Know which tradition you are writing inside. Save the Cat, the Hero’s Journey, the Story Circle, the Fichtean Curve, Kishotenketsu, the elegy, the picaresque, the bildungsroman — each is a tool with specific affordances and specific blind spots. The writer who knows three frameworks well can usually find one that fits. The writer who knows only one will eventually try to use a hammer to play a violin. Read across traditions. Then choose.

How Readers Can Be More Cognizant of What They Read

Most readers consume story the way most diners consume food — quickly, hungrily, without pausing to ask what cuisine they are in or what tradition the cook is working in. There is nothing wrong with this. Most stories are written to be consumed exactly that way. But the deeper books and films are not. They reward a different kind of attention.

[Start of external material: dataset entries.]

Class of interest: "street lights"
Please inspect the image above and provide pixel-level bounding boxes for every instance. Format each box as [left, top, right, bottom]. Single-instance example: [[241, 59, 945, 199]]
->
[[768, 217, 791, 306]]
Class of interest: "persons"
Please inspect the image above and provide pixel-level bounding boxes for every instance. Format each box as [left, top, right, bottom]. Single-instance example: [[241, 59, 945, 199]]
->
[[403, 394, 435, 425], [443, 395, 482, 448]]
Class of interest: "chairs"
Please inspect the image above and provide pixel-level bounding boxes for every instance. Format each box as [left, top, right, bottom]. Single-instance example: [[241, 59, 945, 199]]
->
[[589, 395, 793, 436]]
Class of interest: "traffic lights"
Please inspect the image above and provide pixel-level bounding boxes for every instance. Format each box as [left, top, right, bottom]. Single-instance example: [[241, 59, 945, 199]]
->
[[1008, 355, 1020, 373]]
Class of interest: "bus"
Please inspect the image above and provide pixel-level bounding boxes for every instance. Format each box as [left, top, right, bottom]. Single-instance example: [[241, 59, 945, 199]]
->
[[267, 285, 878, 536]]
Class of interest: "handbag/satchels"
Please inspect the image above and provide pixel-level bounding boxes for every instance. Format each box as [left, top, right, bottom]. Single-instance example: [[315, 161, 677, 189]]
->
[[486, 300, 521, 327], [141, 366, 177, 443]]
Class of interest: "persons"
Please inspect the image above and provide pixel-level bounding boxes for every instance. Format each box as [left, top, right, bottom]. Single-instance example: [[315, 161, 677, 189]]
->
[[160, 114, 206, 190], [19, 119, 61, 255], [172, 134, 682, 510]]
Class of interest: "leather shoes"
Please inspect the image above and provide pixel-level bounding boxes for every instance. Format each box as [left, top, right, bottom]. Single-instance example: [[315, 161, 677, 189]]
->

A few practical questions worth bringing to any serious story:

What is the cadence? Does the work move quickly or slowly? Does it linger or accelerate? Where does it pause, and what does it pause on? The cadence is the first clue to what tradition the work is operating inside.

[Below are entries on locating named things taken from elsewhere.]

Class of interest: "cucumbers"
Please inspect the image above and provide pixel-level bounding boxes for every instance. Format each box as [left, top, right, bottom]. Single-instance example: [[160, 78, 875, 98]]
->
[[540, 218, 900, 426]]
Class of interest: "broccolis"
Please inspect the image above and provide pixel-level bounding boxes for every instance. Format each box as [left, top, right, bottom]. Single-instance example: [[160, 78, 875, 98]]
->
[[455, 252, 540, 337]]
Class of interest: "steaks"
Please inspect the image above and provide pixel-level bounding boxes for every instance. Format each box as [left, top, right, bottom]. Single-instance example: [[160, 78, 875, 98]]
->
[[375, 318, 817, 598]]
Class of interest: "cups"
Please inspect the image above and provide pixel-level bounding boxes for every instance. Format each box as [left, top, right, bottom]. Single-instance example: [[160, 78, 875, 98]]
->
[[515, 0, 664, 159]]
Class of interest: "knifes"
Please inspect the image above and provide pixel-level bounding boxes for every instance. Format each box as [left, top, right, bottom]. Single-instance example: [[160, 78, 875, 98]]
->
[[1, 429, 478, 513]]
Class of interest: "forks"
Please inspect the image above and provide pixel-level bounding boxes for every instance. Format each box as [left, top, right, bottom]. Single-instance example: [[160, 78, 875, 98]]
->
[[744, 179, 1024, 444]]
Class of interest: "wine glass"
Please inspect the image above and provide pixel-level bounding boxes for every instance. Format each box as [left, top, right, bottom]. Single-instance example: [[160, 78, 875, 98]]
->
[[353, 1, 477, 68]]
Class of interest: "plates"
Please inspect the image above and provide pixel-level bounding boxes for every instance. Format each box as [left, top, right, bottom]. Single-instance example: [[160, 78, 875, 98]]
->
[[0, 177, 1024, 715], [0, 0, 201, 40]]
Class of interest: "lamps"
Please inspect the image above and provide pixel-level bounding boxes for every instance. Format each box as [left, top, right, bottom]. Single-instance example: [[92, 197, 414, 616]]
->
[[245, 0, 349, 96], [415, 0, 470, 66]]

What recurs? Which images, which objects, which lines of dialogue come back? Recurrence in a lyrical work is the equivalent of plot escalation in a commercial work. If you can list the recurring images, you have located the skeleton.

What does the ending refuse? A weak ending delivers the expected satisfaction. A strong ending refuses something the reader wanted and replaces it with something the reader did not know to ask for. Naming what an ending refuses is one of the most useful critical exercises a reader can perform.

What is the form arguing? In the best work, the structure itself makes a claim. Fragmentation argues for the experience of fragmentation. Slowness argues for the value of slowness. Elegy argues for the necessity of mourning. The form is not neutral. Read it the way you would read the sentences.

A reader who carries these four questions into a film like The Last Black Man in San Francisco will leave the theater holding something more than a plot. They will leave holding a structure — and the next book they pick up, the next film they watch, the next story they write, will be sharper for it.

The Rowboat and the Writer

The last image of the film is a man in a small boat, rowing against a current, beneath a bridge, into water that does not yet have a name on it. It is one of the loneliest and most beautiful endings in recent American cinema. It is also, for any writer who is paying attention, a portrait of the craft itself.

Most writing advice is a current that flows in one direction — toward the formula, toward the beat sheet, toward the marketable, toward the safely structured story that hits the expected beats at the expected minutes. There is nothing wrong with that current. Many fine books have ridden it downstream. But there is another way of writing, an older way, a way that involves a small boat, a slow stroke, and the willingness to row against the tide toward whatever the material itself is asking to become. That way is harder. That way is lonelier. That way is also the way that produces, every once in a long while, a film like this one — a small art film, made by two friends, on a small budget, that earned every review it received and will outlast most of the films it competed with that year.

Row past rules, just like Jimmie, thereupon building structure songs sing; making the cathedral the attention brought to it and what sitting in its grasp ultimately summons forth.